Vereador da CDU diz que caiu numa “armadilha”

“Muito tempo teve o poder para preparar esta armadilha”, desabafou o vereador da CDU na Câmara do Cartaxo durante uma conferência de imprensa que serviu para explicar o processo que levou o Tribunal de Contas (TC) a aplicar uma coima de 1.440 euros a todos os eleitos na Câmara, por causa de obras no estádio municipal que não foram alvo de concurso público. Mário Júlio Reis, que se definiu como um “amador no exercício do poder autárquico” por ser vereador sem pelouros atribuídos, lembrou que a decisão unânime do executivo foi tomada com base num parecer técnico do Departamento de Obras e Equipamentos Municipais (DOEM), que era favorável à aprovação dos alegados “trabalhos a mais”, no valor de 333 mil euros. “Fomos enganados”, concluiu.

“Hoje, já sei o que se passou, mas não sei como é possível ter técnicos que se dizem reputados a produzir pareceres que vão frontalmente contra o que está na lei”, disse ainda Mário Júlio Reis, que afirma não ter provas de “conivência entre responsáveis técnicos e políticos para que o documento fosse aprovado”, pelo que espera que a Câmara responsabilize os funcionários que cometeram o “erro”. O parecer em causa foi redigido por Dagoberto Sacramento e aprovado pelo seu chefe hierárquico, Bento Tanganho, tendo sido depois aceite pela vereadora responsável pelo pelouro, Rute Ouro, que o levou à reunião de Câmara onde ele foi aprovado.

Segundo o vereador da CDU, há elementos muito estranhos em todo o processo.
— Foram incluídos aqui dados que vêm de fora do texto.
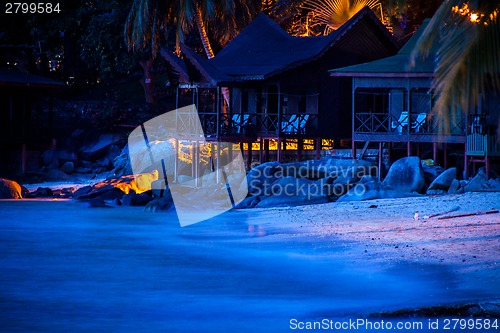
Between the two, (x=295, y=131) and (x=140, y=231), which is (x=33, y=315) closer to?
(x=140, y=231)

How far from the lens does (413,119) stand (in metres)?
28.2

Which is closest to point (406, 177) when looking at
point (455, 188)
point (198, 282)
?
point (455, 188)

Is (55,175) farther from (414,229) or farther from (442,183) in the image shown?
(414,229)

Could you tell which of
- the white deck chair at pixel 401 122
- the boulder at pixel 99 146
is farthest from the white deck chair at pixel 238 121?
the boulder at pixel 99 146

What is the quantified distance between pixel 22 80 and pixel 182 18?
7.40 m

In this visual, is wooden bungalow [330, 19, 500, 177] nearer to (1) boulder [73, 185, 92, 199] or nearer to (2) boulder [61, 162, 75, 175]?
(1) boulder [73, 185, 92, 199]

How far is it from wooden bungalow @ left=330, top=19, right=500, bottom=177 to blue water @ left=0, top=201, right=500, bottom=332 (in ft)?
23.1

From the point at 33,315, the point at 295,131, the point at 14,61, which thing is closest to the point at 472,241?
the point at 33,315

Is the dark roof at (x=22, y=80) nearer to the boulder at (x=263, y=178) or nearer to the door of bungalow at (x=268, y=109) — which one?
the door of bungalow at (x=268, y=109)

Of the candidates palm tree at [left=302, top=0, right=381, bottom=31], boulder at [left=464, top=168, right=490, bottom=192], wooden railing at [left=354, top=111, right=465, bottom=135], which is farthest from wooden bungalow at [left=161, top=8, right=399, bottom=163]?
boulder at [left=464, top=168, right=490, bottom=192]

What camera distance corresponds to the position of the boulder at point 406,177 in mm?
24078

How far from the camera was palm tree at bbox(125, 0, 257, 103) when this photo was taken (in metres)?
36.6

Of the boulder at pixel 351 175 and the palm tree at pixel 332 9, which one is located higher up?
the palm tree at pixel 332 9

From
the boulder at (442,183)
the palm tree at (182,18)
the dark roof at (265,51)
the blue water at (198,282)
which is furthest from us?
the palm tree at (182,18)
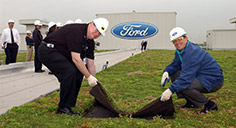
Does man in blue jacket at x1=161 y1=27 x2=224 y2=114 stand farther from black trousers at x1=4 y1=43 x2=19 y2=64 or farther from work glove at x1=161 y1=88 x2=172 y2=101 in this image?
black trousers at x1=4 y1=43 x2=19 y2=64

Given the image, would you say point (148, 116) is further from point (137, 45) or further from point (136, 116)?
point (137, 45)

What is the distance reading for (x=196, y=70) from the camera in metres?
3.54

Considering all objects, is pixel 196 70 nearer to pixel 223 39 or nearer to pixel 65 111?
pixel 65 111

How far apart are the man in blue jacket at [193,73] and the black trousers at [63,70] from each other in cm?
147

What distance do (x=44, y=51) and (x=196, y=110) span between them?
287 cm

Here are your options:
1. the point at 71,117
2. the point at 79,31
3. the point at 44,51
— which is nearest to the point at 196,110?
the point at 71,117

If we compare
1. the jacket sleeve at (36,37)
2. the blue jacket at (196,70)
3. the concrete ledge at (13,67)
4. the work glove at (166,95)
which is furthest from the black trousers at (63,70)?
the concrete ledge at (13,67)

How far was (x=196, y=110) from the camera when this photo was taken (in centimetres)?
405

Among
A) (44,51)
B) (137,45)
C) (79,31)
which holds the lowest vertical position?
(137,45)

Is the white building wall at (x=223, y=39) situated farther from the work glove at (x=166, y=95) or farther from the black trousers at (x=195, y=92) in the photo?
the work glove at (x=166, y=95)

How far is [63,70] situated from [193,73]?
6.79 ft

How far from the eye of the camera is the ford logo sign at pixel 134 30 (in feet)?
129

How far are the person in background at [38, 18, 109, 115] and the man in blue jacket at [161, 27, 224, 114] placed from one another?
121 cm

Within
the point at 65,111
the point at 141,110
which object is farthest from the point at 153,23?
the point at 65,111
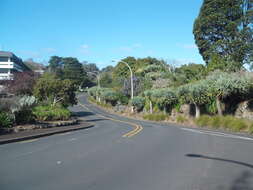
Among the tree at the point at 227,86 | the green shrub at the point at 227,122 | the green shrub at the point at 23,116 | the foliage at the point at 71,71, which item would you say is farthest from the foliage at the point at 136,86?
the foliage at the point at 71,71

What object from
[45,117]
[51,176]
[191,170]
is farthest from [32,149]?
[45,117]

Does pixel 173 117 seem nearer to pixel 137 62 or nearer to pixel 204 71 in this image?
pixel 204 71

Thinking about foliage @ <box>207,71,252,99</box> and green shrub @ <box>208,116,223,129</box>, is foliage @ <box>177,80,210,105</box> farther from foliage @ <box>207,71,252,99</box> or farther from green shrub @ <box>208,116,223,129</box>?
green shrub @ <box>208,116,223,129</box>

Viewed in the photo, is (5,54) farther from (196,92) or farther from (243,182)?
(243,182)

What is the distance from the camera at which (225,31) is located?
3619 centimetres

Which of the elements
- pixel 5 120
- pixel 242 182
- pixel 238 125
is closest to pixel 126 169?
pixel 242 182

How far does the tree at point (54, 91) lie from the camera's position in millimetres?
25516

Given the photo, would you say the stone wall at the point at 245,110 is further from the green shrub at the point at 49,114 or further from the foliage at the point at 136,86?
the foliage at the point at 136,86

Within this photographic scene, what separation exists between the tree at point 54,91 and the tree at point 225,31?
19.0m

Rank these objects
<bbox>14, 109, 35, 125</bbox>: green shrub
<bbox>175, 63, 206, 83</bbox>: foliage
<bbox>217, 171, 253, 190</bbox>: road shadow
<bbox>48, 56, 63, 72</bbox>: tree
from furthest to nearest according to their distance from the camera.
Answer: <bbox>48, 56, 63, 72</bbox>: tree, <bbox>175, 63, 206, 83</bbox>: foliage, <bbox>14, 109, 35, 125</bbox>: green shrub, <bbox>217, 171, 253, 190</bbox>: road shadow

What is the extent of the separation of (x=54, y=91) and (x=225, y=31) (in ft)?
84.5

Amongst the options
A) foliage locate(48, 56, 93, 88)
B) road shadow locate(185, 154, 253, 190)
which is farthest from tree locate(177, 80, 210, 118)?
A: foliage locate(48, 56, 93, 88)

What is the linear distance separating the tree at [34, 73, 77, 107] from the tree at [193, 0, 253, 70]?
19.0 m

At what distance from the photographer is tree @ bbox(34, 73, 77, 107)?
83.7 feet
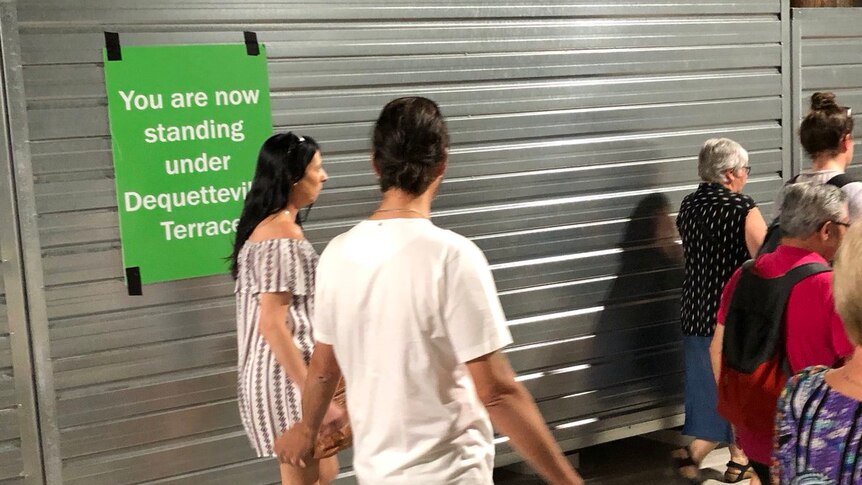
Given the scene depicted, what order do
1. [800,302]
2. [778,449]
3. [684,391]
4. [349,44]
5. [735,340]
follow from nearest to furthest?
[778,449] < [800,302] < [735,340] < [349,44] < [684,391]

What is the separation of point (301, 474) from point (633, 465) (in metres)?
2.66

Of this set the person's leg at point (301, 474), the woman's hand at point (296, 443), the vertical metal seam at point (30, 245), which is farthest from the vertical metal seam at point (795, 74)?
the woman's hand at point (296, 443)

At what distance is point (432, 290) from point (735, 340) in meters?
1.57

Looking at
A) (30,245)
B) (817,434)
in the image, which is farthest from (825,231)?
(30,245)

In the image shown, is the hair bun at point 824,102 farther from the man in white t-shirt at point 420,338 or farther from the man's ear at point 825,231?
the man in white t-shirt at point 420,338

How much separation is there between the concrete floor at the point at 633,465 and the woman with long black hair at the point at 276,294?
215 centimetres

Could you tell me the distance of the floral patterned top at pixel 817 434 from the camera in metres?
2.09

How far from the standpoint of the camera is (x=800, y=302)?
341 cm

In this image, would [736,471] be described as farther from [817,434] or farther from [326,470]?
[817,434]

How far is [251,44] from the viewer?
4.70 meters

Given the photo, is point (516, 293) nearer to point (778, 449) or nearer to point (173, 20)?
point (173, 20)

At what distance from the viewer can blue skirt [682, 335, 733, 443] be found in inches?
217

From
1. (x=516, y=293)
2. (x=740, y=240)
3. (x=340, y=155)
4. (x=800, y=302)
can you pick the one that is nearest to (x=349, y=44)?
(x=340, y=155)

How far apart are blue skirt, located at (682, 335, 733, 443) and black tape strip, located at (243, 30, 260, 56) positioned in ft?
8.59
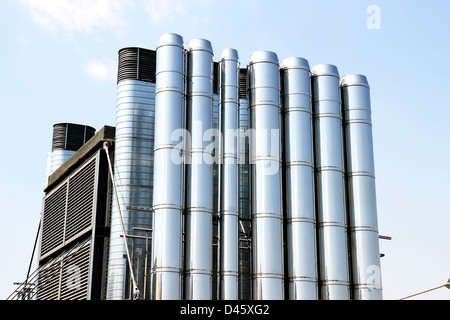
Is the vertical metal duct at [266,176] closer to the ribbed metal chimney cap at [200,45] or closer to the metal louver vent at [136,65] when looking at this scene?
the ribbed metal chimney cap at [200,45]

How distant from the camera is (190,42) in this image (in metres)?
29.9

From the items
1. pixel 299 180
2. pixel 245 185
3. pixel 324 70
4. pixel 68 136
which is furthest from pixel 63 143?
pixel 299 180

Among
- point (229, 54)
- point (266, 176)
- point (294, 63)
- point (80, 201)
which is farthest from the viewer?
point (80, 201)

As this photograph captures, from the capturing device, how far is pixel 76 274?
3403 cm

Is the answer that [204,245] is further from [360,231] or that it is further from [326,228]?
[360,231]

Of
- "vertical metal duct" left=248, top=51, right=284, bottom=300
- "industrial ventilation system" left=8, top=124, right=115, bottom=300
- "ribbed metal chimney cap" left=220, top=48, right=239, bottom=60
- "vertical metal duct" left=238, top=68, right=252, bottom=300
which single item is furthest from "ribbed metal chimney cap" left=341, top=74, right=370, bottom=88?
"industrial ventilation system" left=8, top=124, right=115, bottom=300

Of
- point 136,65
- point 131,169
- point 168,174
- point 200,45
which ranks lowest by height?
point 168,174

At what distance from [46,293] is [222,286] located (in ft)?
52.8

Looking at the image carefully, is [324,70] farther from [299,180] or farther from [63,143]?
[63,143]

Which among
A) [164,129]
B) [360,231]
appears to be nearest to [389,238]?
[360,231]

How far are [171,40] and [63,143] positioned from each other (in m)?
22.1

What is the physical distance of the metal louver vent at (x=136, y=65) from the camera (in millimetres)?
33656

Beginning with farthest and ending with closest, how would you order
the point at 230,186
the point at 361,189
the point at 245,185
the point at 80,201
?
1. the point at 80,201
2. the point at 245,185
3. the point at 361,189
4. the point at 230,186

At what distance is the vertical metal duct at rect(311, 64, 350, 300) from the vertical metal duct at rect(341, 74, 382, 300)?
0.80 meters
A obra, o estádio municipal, foi inaugurada a 1 de Outubro de 2005; o parecer da DOEM foi elaborado 135 dias depois da inauguração, e só foi levado para aprovação à Câmara 542 dias depois, a 26 de Março de 2007. “Alguém quer explicar isto?”, desafiou.

Embora não o soubesse na altura, Mário Júlio Reis hoje tem “plena consciência” que as obras aprovados (bancadas, balneário, iluminação e alterações ao projecto inicial do estádio municipal) nunca poderiam ter sido “consideradas como trabalhos a mais”. O TC “não sanciona a percentagem nem o valor, o problema está na natureza das obras que foram realizadas”, explicou ainda o vereador, que não vai contestar judicialmente a coima a que foi sujeita. A CDU do Cartaxo vai pagar os 1.440 euros da multa (que até foi aplicada pelo valor mais baixo), mas Mário Júlio Reis lamentou que a autarquia não tenha tomado a iniciativa de assumir os custos, visto ser “a responsável por todo este problema”.

“Eu considero-me traído por uma irresponsabilidade do sr. presidente da Câmara, que tem obrigação de saber o que anda a fazer”, disse ao nosso jornal o vereador Manuel Jarego, do PSD, que marcou presença na conferência de imprensa da CDU. “Eu não acredito nesta ingenuidade global”, disse ainda o eleito, que daqui para a frente promete ter “cuidado redobrado em tudo o que for chamado a aprovar”.